(Short web captions)
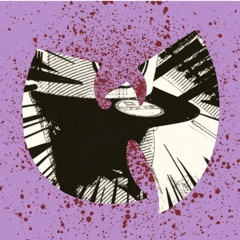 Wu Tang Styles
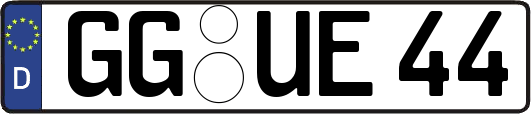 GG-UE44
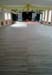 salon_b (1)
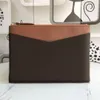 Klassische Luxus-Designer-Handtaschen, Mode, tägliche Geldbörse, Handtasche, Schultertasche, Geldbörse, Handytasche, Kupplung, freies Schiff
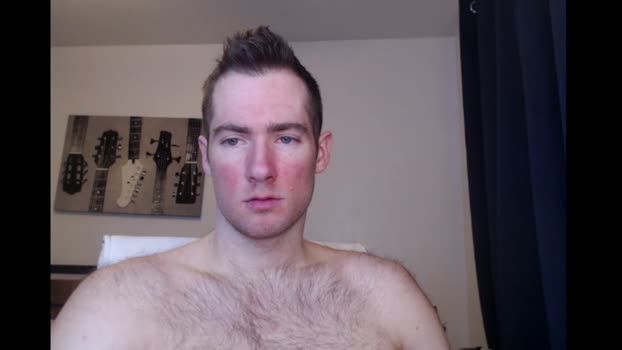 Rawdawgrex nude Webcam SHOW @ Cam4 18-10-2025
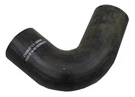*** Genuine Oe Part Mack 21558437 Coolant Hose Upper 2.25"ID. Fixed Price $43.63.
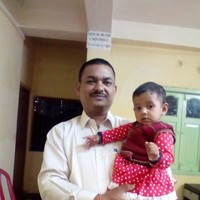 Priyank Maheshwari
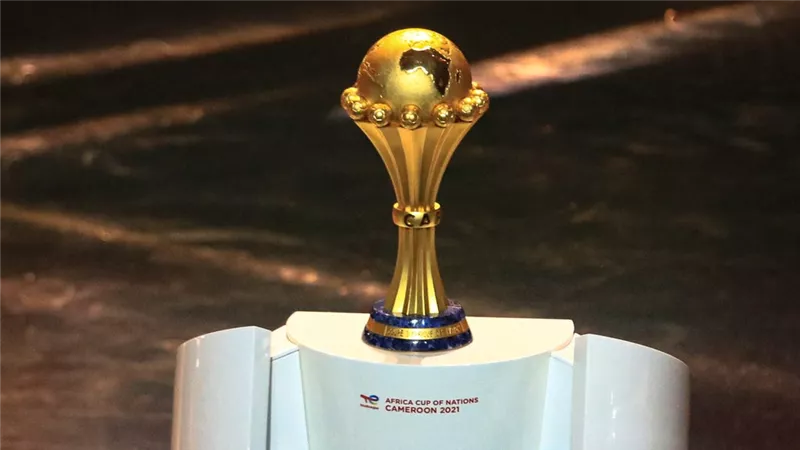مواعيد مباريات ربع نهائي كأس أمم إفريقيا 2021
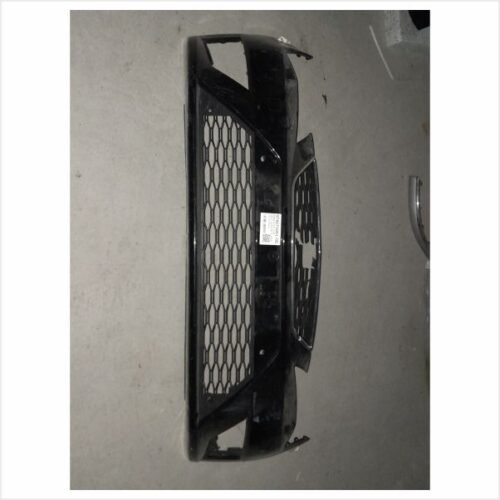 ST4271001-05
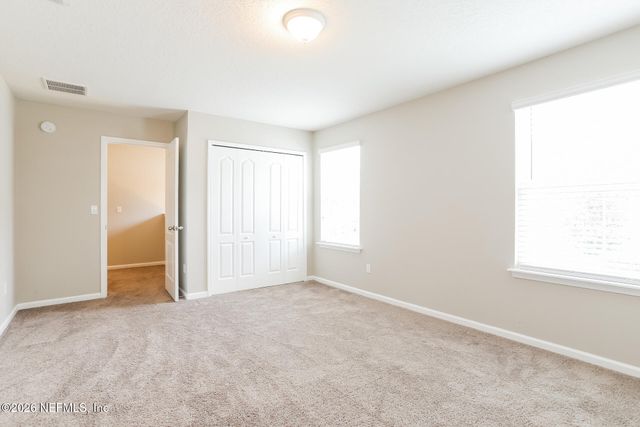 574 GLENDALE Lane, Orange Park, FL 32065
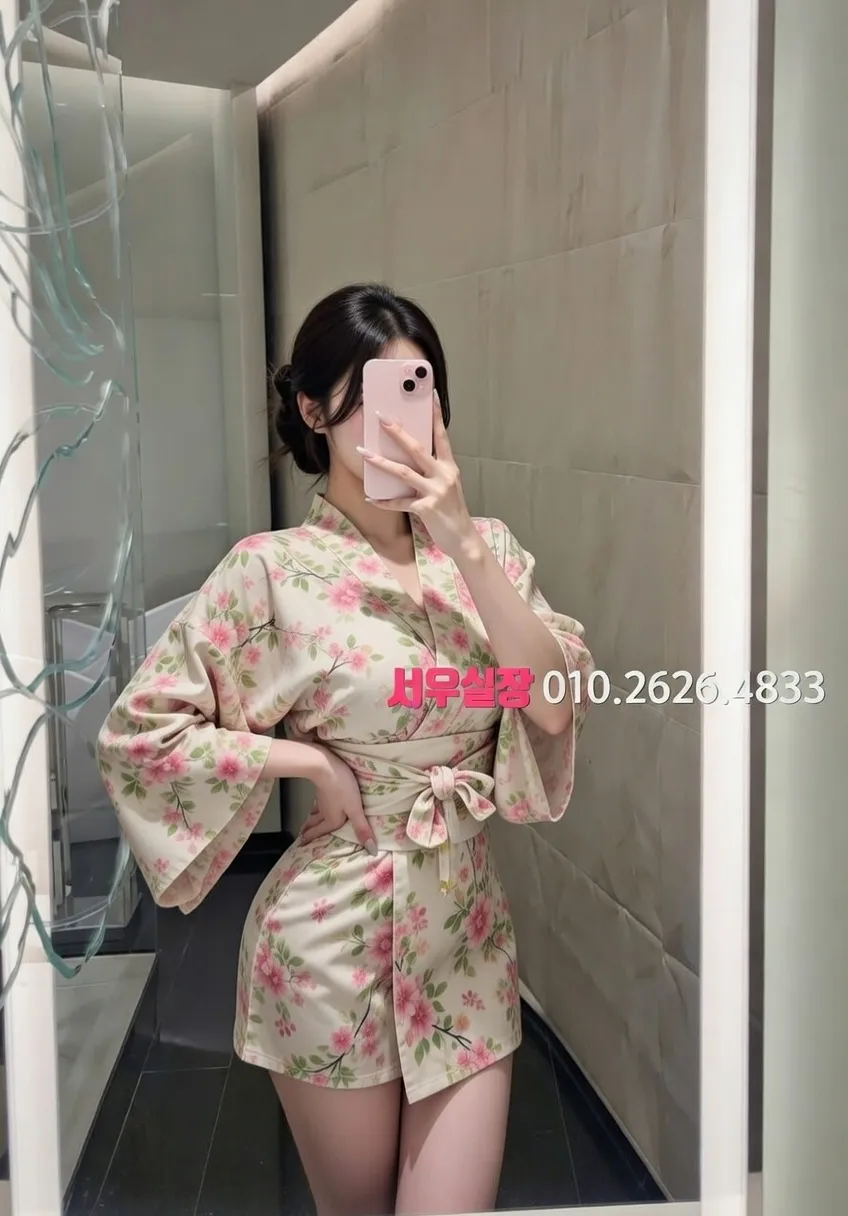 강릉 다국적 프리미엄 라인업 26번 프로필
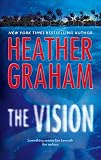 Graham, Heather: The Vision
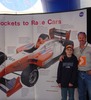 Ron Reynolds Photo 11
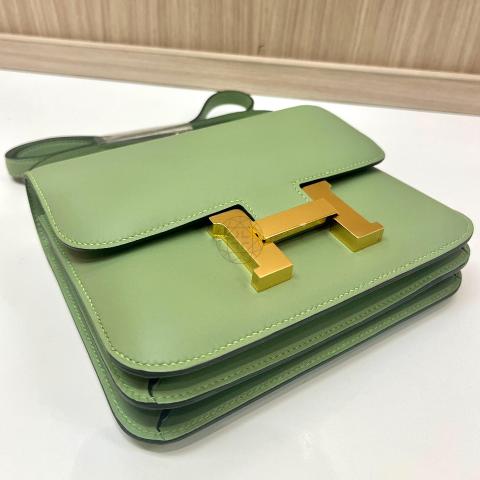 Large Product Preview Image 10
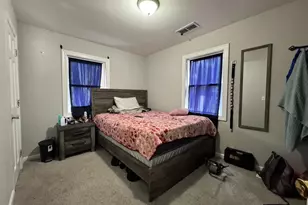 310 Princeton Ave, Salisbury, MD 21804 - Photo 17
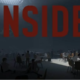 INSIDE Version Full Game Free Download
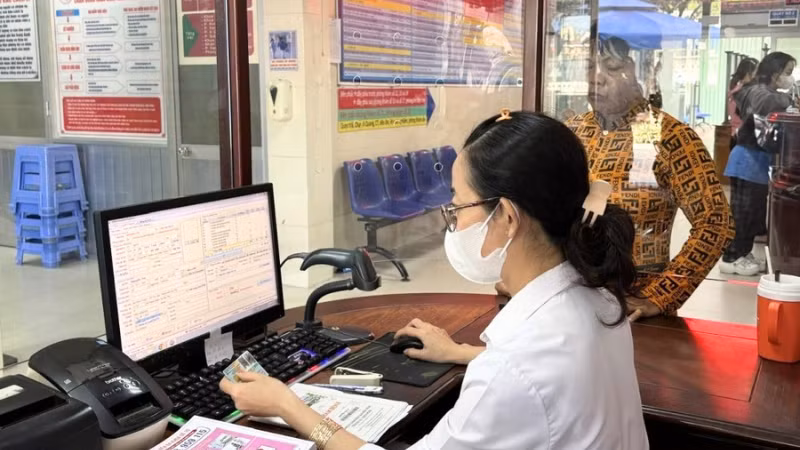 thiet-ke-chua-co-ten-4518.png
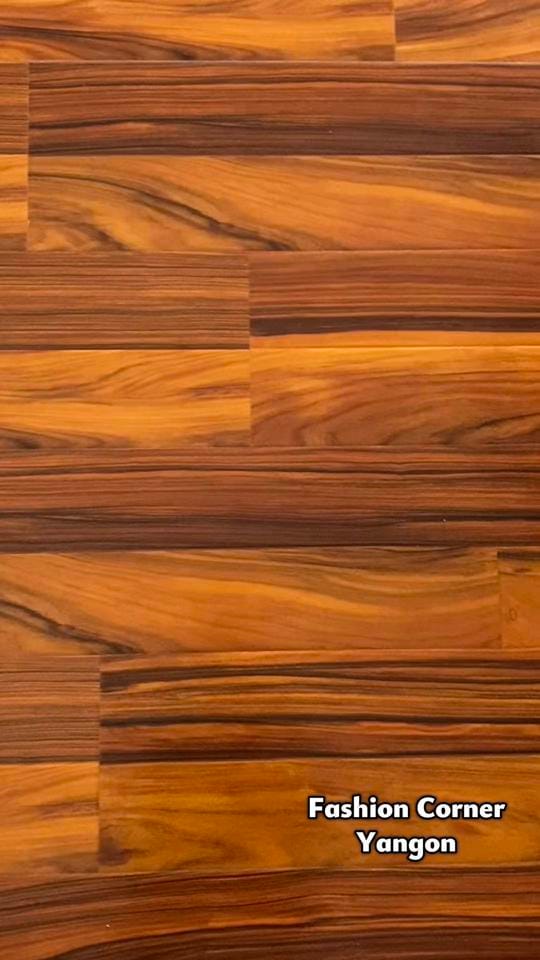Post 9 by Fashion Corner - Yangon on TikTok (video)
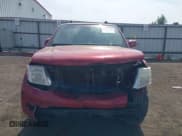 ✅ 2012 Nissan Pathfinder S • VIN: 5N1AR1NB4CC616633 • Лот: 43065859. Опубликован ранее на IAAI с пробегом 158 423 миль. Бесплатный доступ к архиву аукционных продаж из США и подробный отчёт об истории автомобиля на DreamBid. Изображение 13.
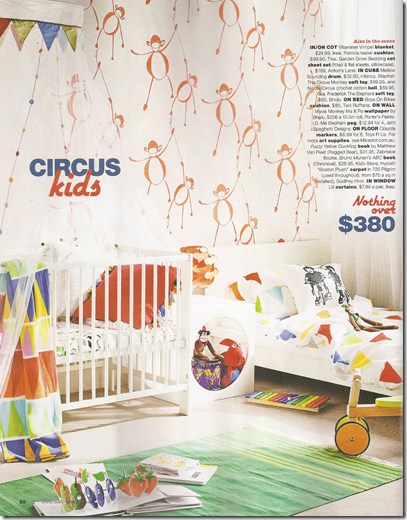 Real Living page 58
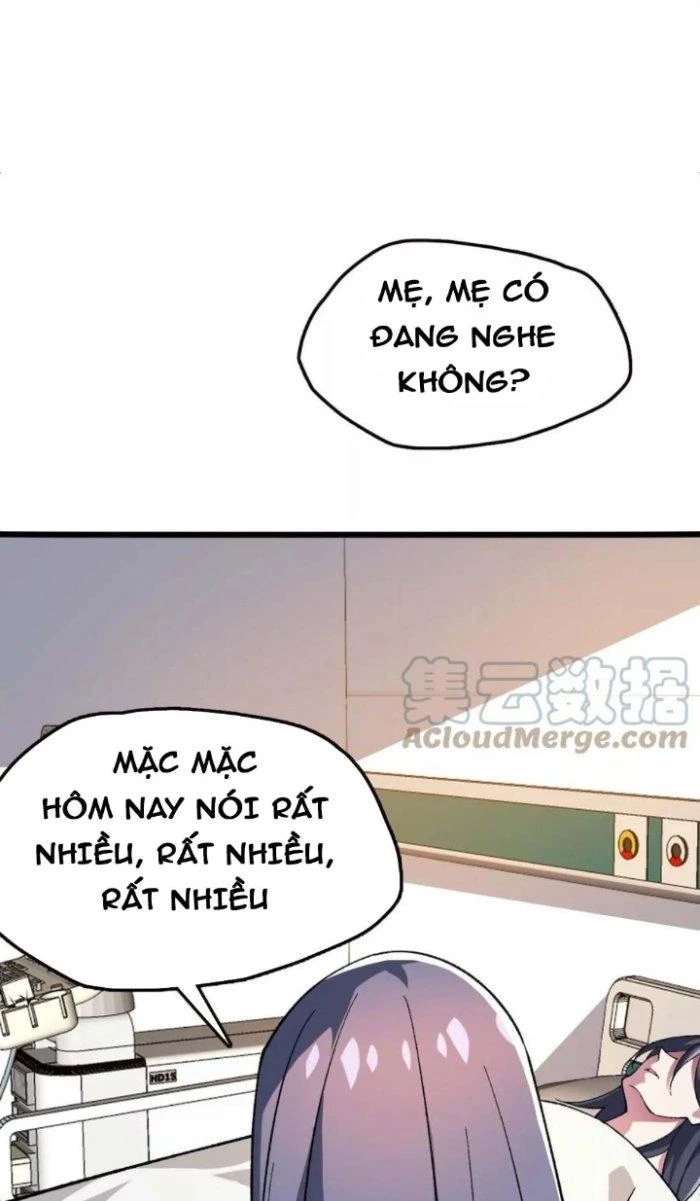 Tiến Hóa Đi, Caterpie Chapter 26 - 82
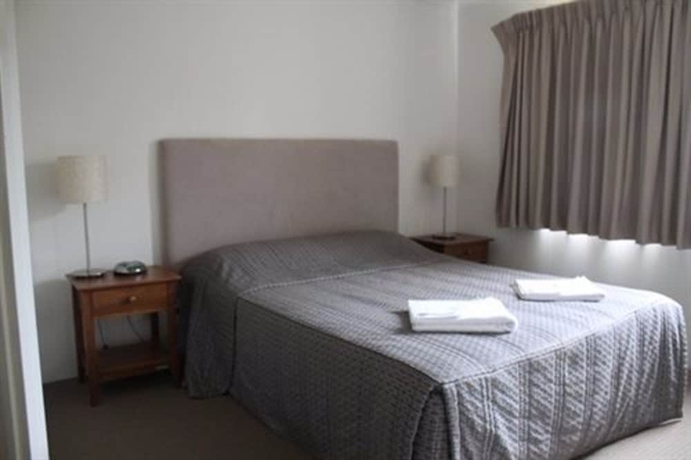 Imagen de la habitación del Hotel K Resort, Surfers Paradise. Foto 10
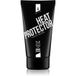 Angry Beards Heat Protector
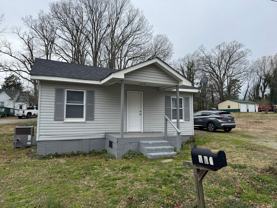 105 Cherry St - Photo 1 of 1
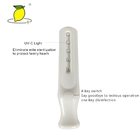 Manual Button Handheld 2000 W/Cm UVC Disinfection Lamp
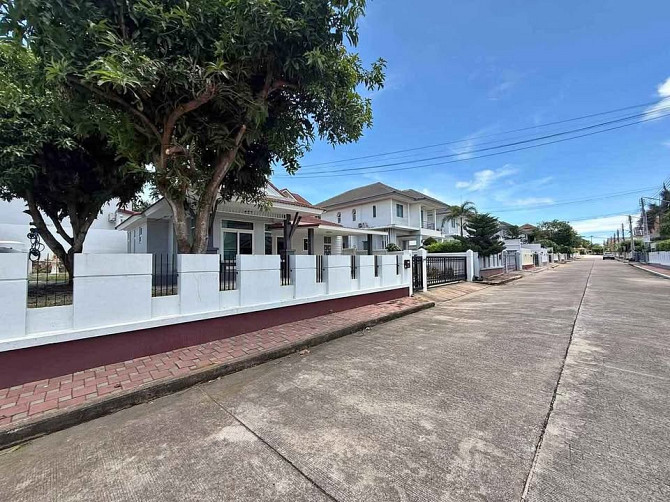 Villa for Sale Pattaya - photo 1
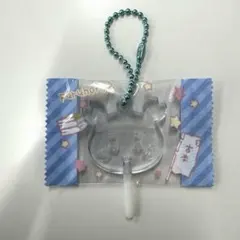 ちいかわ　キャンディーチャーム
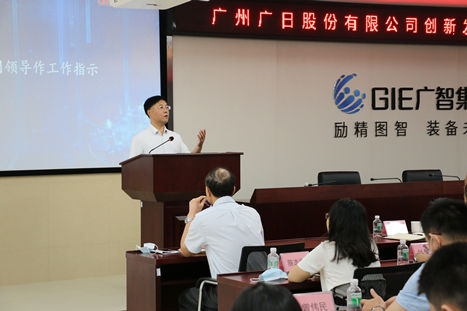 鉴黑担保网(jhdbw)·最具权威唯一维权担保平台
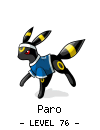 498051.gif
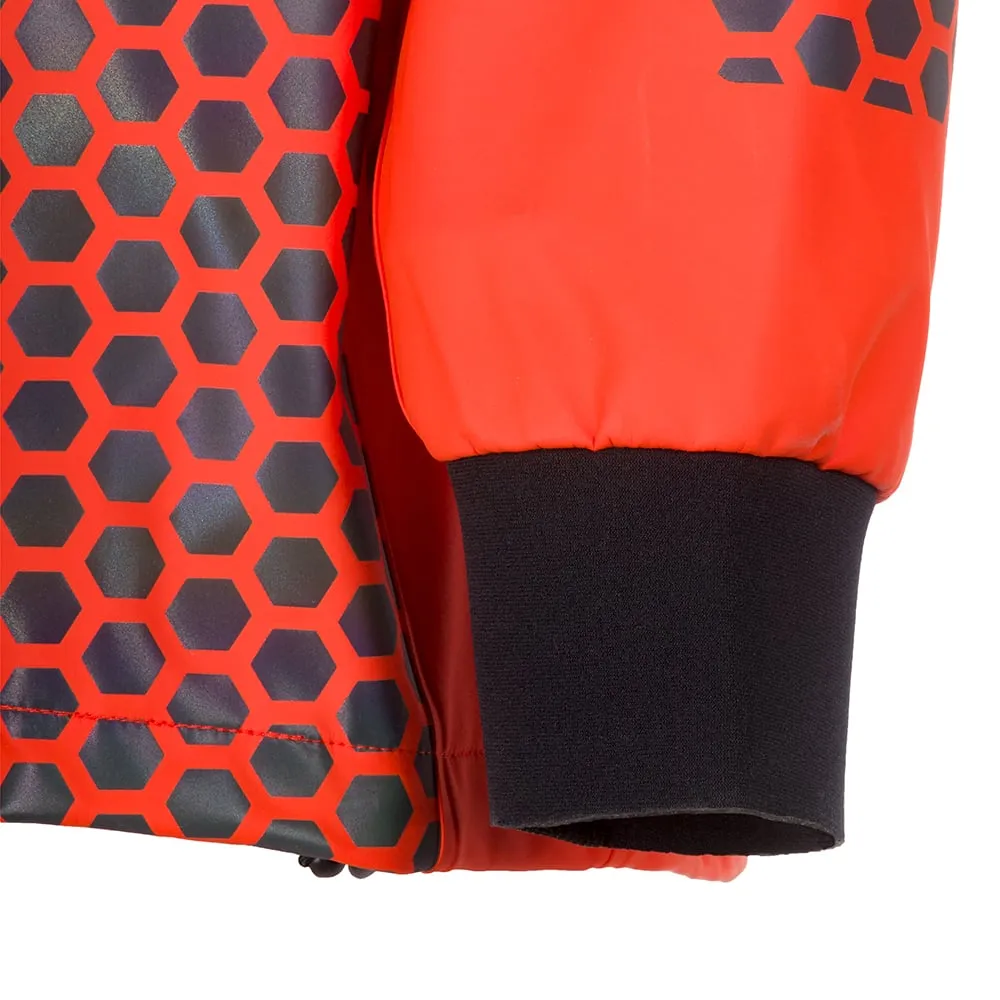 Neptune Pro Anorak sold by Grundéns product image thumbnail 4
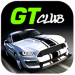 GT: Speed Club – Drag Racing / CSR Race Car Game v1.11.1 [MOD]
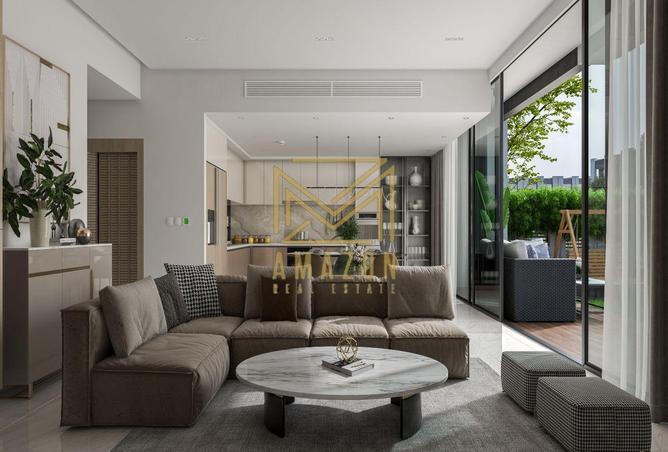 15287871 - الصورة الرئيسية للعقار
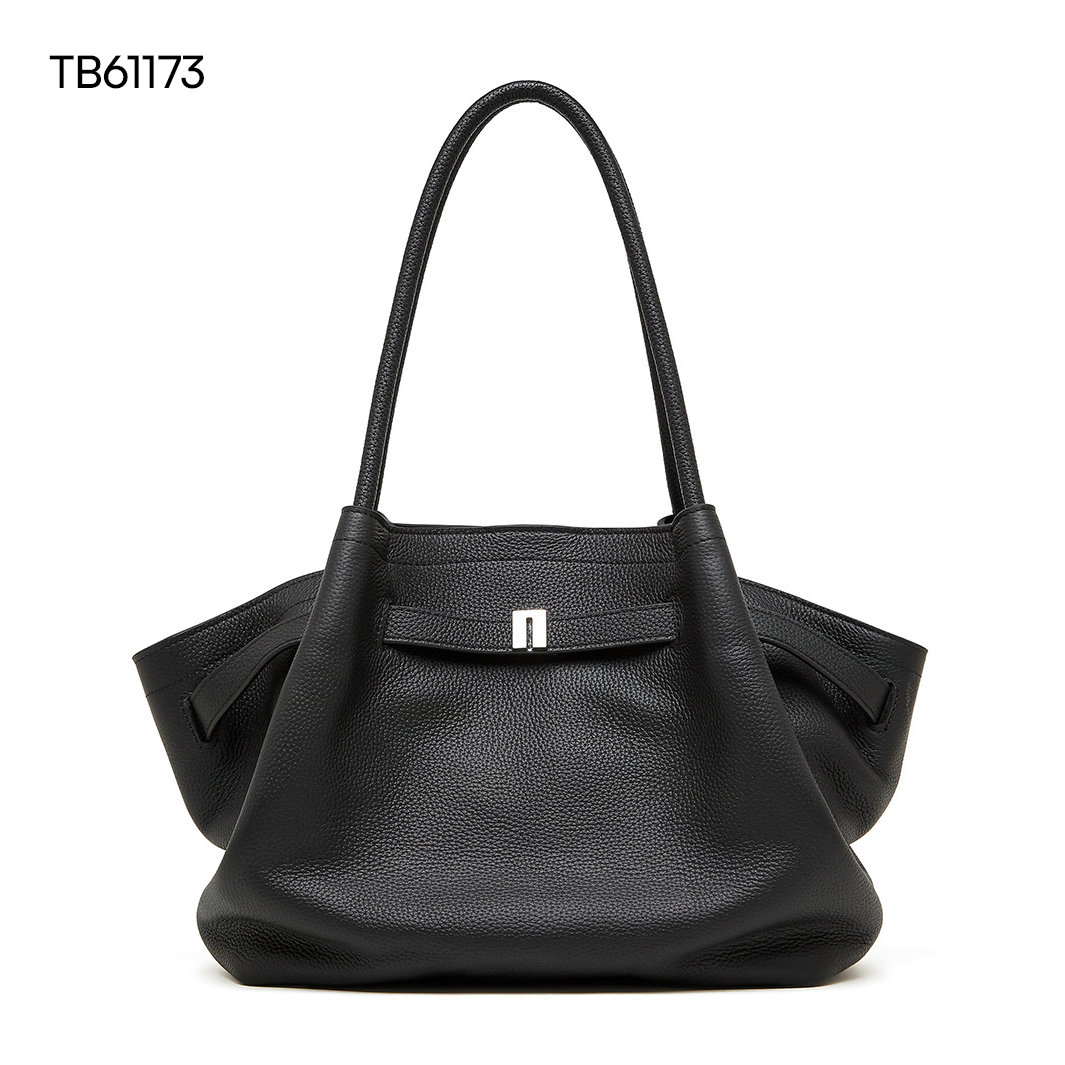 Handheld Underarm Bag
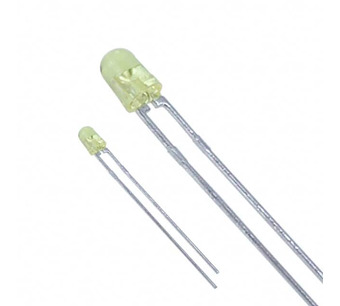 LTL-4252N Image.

• **What is being asked**: Only the lines from the beginning of the records up to and including the line with "مواعيد مباريات ربع نهائي كأس أمم إفريقيا 2021" should appear, exactly as they are, and no pictures.

• **Answer for the task**:
 Wu Tang Styles
 GG-UE44
 salon_b (1)
 Klassische Luxus-Designer-Handtaschen, Mode, tägliche Geldbörse, Handtasche, Schultertasche, Geldbörse, Handytasche, Kupplung, freies Schiff
 Rawdawgrex nude Webcam SHOW @ Cam4 18-10-2025
*** Genuine Oe Part Mack 21558437 Coolant Hose Upper 2.25"ID. Fixed Price $43.63.
 Priyank Maheshwari
مواعيد مباريات ربع نهائي كأس أمم إفريقيا 2021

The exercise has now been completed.